Juan estaba muy impresionado con estas historias y, cada vez que transitaba por las galerías, cualquier ruido lo hacía estremecer. Una vez, la luz de su linterna proyectó una sombra. ¡Verla y arrancar fue espontáneo! Las carcajadas del barretero, dueño de esa sombra, fueron ofensivas y dolorosas para él, ya nadie lo libraría de las bromas y pullas de sus colegas de faena.

Cinco años más tarde, Juan Carrasco fue ascendido a barretero y trasladado al famoso yacimiento que inmortalizó el escritor Baldomero Lillo, con el nombre de ‘El Chiflón del Diablo’, en sus cuentos realistas de “Subterra”. Este socavón se introduce más de 800 metros bajo el nivel del mar. El trabajo de las minas abarcaba turnos de 12 horas: el primero desde las 7 de la mañana a las 7 de la tarde y el segundo de las 7 de la tarde a las 7 de la mañana. Turnos de 7 a 7, se decía. El horario se iniciaba cuando se estaba picando. El tiempo para entrar y salir del pique no se pagaba y significaba a veces dos horas extras.

El acarreo de carbón ya no se hacía con caballos, ahora existían los vagones. La muerte de un canario para detectar el gas grisú era parte del pasado. A pesar de nuevas tecnologías, aún no lograban eliminar los riesgos, los accidentes continuaban.

Con Evaristo no se habían vuelto a ver, estaban en piques y turnos distintos, casi había olvidado sus historias. Hacía tiempo que no ocurría alguna explosión y sólo el ruido de la picota sobre el carbón y la del lejano compresor de aire inundaba el ambiente; mientras, un tránsito de lámparas circulaba sin parar en ambos sentidos por las galerías. Todo era tranquilidad bajo tierra. En cambio en su hogar pasaban cosas. María, su hermana de catorce años, era candidata a madre soltera, Francisco estudiaba en el Liceo y su madre vendía pan de mina en Coronel.

Juan había evadido los problemas de su familia, tenía claro que su aporte económico era insuficiente. Ahora que Pedro, el hermano que le seguía, se había sumado a las faenas y trabajaba como acarreador de carbón, la situación algo cambiaría.

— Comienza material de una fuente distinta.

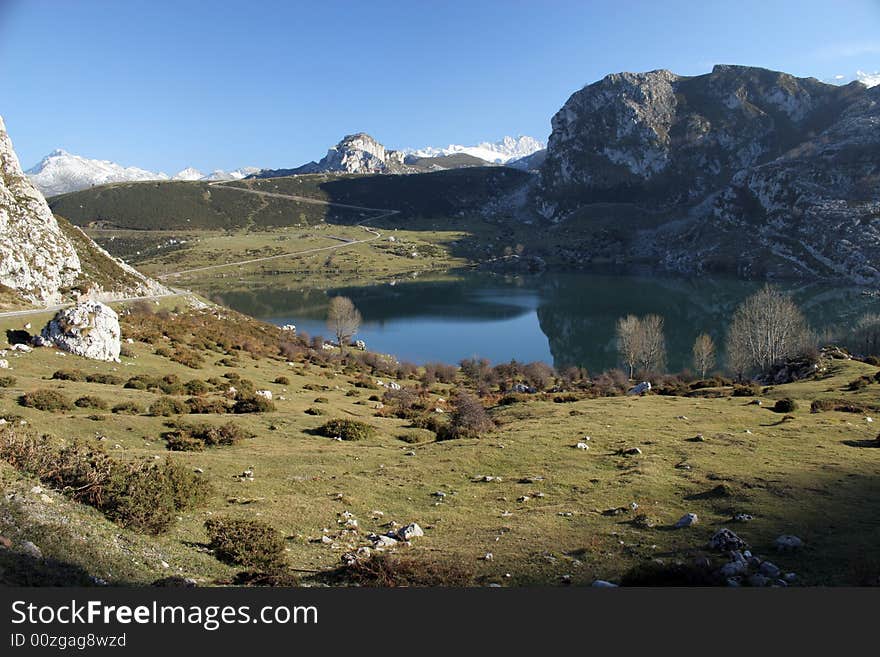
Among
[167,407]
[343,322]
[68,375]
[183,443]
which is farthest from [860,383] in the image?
[343,322]

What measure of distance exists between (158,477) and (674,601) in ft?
41.7

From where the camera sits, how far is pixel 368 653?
777 centimetres

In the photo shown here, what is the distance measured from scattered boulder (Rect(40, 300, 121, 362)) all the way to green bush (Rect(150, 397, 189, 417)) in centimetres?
1326

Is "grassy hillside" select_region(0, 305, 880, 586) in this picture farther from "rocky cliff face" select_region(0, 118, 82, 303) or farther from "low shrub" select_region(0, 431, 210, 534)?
"rocky cliff face" select_region(0, 118, 82, 303)

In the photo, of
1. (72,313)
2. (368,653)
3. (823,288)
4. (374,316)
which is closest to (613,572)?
(368,653)

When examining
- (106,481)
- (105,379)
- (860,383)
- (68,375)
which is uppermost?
(106,481)

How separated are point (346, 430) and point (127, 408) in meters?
11.0

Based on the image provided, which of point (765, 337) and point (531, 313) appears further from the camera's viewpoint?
point (531, 313)

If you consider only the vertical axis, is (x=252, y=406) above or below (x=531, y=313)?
above

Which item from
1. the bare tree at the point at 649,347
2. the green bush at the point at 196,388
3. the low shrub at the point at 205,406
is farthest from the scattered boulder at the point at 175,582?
the bare tree at the point at 649,347

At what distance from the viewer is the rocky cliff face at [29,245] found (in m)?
56.0

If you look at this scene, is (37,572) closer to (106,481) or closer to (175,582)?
(175,582)

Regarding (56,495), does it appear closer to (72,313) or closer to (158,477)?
(158,477)

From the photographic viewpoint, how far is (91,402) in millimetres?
25766
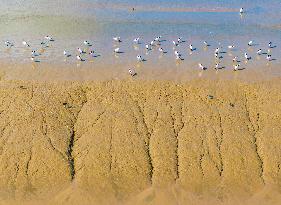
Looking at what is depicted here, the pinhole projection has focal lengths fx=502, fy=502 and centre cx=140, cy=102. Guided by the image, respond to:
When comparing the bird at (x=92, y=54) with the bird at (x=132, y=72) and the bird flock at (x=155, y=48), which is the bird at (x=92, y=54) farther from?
the bird at (x=132, y=72)

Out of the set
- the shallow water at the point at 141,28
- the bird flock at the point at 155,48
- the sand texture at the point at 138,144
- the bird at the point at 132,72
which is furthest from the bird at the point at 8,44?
the bird at the point at 132,72

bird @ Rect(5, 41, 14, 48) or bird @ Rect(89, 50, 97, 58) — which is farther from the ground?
bird @ Rect(5, 41, 14, 48)

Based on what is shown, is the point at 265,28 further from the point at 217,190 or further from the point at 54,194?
the point at 54,194

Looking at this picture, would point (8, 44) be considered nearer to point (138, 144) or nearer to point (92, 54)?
point (92, 54)

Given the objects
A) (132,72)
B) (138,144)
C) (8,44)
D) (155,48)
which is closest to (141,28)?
(155,48)

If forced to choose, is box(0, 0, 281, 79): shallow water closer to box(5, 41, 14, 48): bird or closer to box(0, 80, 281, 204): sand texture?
box(5, 41, 14, 48): bird

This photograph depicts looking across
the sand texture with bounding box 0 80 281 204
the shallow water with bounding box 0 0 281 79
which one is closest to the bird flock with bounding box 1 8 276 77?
the shallow water with bounding box 0 0 281 79
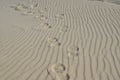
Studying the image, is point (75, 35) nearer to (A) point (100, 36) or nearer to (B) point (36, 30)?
(A) point (100, 36)

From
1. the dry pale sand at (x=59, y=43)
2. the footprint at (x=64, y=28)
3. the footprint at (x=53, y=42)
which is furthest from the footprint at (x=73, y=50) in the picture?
the footprint at (x=64, y=28)

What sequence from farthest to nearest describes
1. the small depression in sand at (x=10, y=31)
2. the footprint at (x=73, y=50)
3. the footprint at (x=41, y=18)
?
the footprint at (x=41, y=18)
the small depression in sand at (x=10, y=31)
the footprint at (x=73, y=50)

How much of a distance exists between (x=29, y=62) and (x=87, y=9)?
20.1 feet

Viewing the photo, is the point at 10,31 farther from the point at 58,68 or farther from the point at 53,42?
the point at 58,68

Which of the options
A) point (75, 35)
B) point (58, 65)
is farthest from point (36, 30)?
point (58, 65)

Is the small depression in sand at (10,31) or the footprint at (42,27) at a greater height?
the small depression in sand at (10,31)

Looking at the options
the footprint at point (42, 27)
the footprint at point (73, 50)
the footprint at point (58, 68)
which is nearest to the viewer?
the footprint at point (58, 68)

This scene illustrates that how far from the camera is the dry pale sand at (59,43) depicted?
4.34m

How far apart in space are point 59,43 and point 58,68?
156cm

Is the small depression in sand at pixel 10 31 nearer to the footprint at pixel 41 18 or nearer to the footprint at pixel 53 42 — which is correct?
the footprint at pixel 53 42

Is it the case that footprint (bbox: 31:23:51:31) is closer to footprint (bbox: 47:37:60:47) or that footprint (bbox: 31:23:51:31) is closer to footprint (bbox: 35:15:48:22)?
footprint (bbox: 35:15:48:22)

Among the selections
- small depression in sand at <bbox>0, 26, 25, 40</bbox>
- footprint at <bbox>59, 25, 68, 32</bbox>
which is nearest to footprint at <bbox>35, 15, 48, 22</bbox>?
footprint at <bbox>59, 25, 68, 32</bbox>

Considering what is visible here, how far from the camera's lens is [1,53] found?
4953mm

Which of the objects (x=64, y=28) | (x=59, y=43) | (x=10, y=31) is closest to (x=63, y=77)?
(x=59, y=43)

Como barretero lo enviaban a otros piques y fue así como en un turno de noche, donde se encontraba trabajando junto a su cuadrilla en una galería, sintió algo helado sobre su espalda. Retrocedió un par de metros y observó una filtración de agua que venía desde el techo del túnel. Dejó sus herramientas y fue a comunicárselo al capataz, éste lo miró y le dijo: “es natural lo del agua, la tenemos en abundancia en la superficie ¡Sigue con tu trabajo!”. Regresaba cuando sintió un ruido ensordecedor, al enfocar con su linterna observó un caudaloso río de aguas negras que venía en su dirección, alcanzó a correr algunos metros cuando fue arrastrado por la corriente. Lo último que vio le hizo perder el conocimiento. La diosa negra lo venía a buscar.

El derrumbe había provocado varias víctimas. Los pocos sobrevivientes fueron evacuados y llevados al Hospital de Lota. La Compañía cerró el pique y sus Relacionadores Públicos amortiguaron la difusión de la tragedia. Había que seguir produciendo.

Cuando Juan regresó de las tinieblas y abrió los ojos, a quien primero vio fue a la diosa negra y cayó de nuevo a la inconciencia.

“¡Esta volviendo del coma!”, comentó sonriendo la morena enfermera, mientras le tomaba el pulso.

“Pero, ¿se fijó en la expresión de pánico que puso cuando la miró?”, acotó la auxiliar trigueña que la acompañaba.